[[ READING PASSAGE open ]]

I began to feel compelled to read and study the Bible. I began to love this special time with the Lord. In the years that followed my second baptism I read more, but I didn't always make a regular time to read. It would happen when I thought I had time. Non-the-less, my desire to read grew and I understood at a deeper level than 'just' words. I think I learned, and over the years have improved upon, the something I read somewhere in His word, the 'listening with my heart'.

I use to read lessons on the Bible that hopscotched me through His Word. The first time I read the Bible through, I was angry. ... and I interpreted my God as an angry God. But later years humbled me and I began to read as though my life depended on it. Looking back ... it did. I don't know when it changed exactly, somewhere in 2000, after a series of emotional ups and downs ... I turned to the Bible. I was broken, like never before and I sought Him daily. If not in reading, in praying and those who knew me back then, know how I hated to pray. Why? I didn't know how. I was embarrassed. I still don't know how to pray. Now I don't care because I know that He knows what I'm trying to say. His Word, the Bible, is my refuge and I liken it to a love letter from someone very special to me. Someone who has my back and will fine tune me. His words give me hope and much as they scare me.

So why would I quit spending time reading such personal letters guiding me in my life walk? Before that day in December of 2009, I was nearly done with my fourth read through. That December I was reading in the New Testament, about Judas betrayal of Jesus. Judas betrayal always troubled me. Some interpret that Jesus chose Judas to be in His inner circle of 12, believing his 'greed' would bring Jesus to His cross.

Why would Jesus pick someone so evil to be one of His followers, just, to betray him? Yes, it makes sense that it had to be someone evil but such a betrayal could have come from someone that wasn't so 'close' to Jesus. And the way Judas felt after, to commit suicide by hanging himself (Matthew 27:5), didn't add up for me, especially the way the Lord is known for Seeing into our hearts.

On that day in December I remember an interpretation that my Mom had shared, several years earlier, that Judas thought Jesus would be king. Suddenly I was overwhelmed with an understanding that Jesus may have picked Judas, not because of his greed but because of his thinking. Judas became a betrayer not out of hate for Jesus but because he believed that he was pushing Jesus into being that promised king sooner (old timers believed the coming Messiah would be made King) and he would have a prominent place in that kingship.

[[ READING PASSAGE closed ]]

:: PROMPT A ::
Answer these questions about the reading passage, one per line:
(i) How did the writer feel the first time through the Bible?
(ii) Which read-through of the Bible was the writer nearly done with before that day in December of 2009?
(iii) Who had shared the interpretation that Judas thought Jesus would be king?
:: PROMPT B ::
Reproduce the reading passage word for word, from "Why would Jesus" to "into our hearts.".

[[ RECORDED INFORMATION open ]]

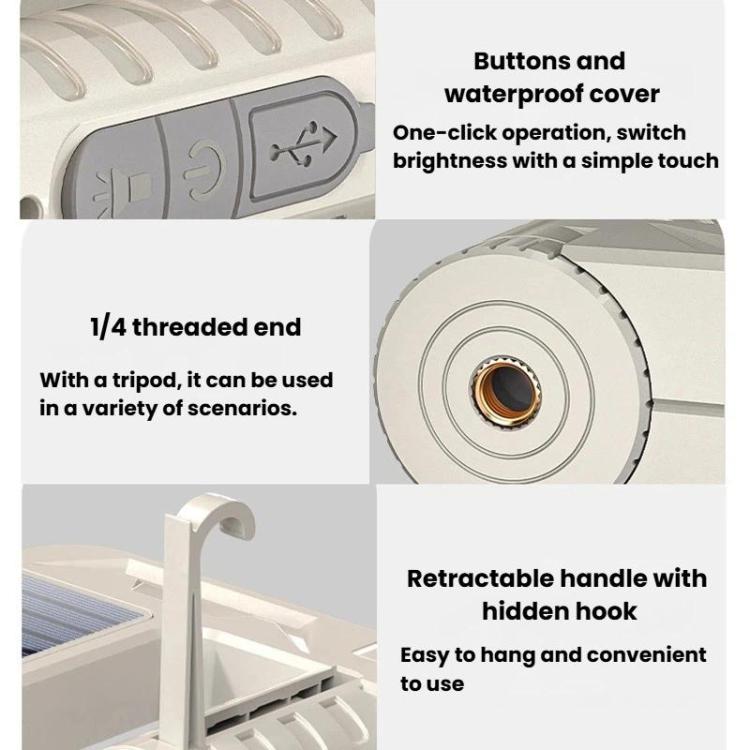 Buttons and waterproof cover

One-click operation, switch brightness with a simple touch

1/4 threaded end

With a tripod, it can be used in a variety of scenarios.

Retractable handle with hidden hook

Easy to hang and convenient to use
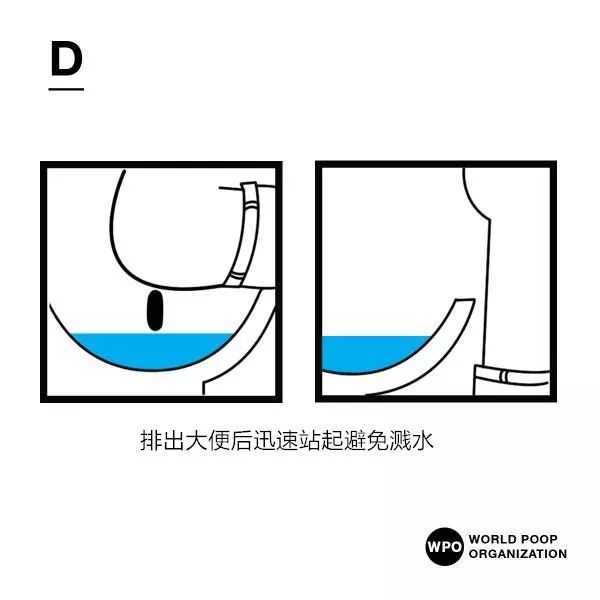 D

排出大便后迅速站起避免溅水

WPO WORLD POOP ORGANIZATION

[[ RECORDED INFORMATION closed ]]

:: YOUR RESPONSE A ::
(i) Angry.
(ii) The fourth.
(iii) The writer's Mom.

:: YOUR RESPONSE B ::
Why would Jesus pick someone so evil to be one of His followers, just, to betray him? Yes, it makes sense that it had to be someone evil but such a betrayal could have come from someone that wasn't so 'close' to Jesus. And the way Judas felt after, to commit suicide by hanging himself (Matthew 27:5), didn't add up for me, especially the way the Lord is known for Seeing into our hearts.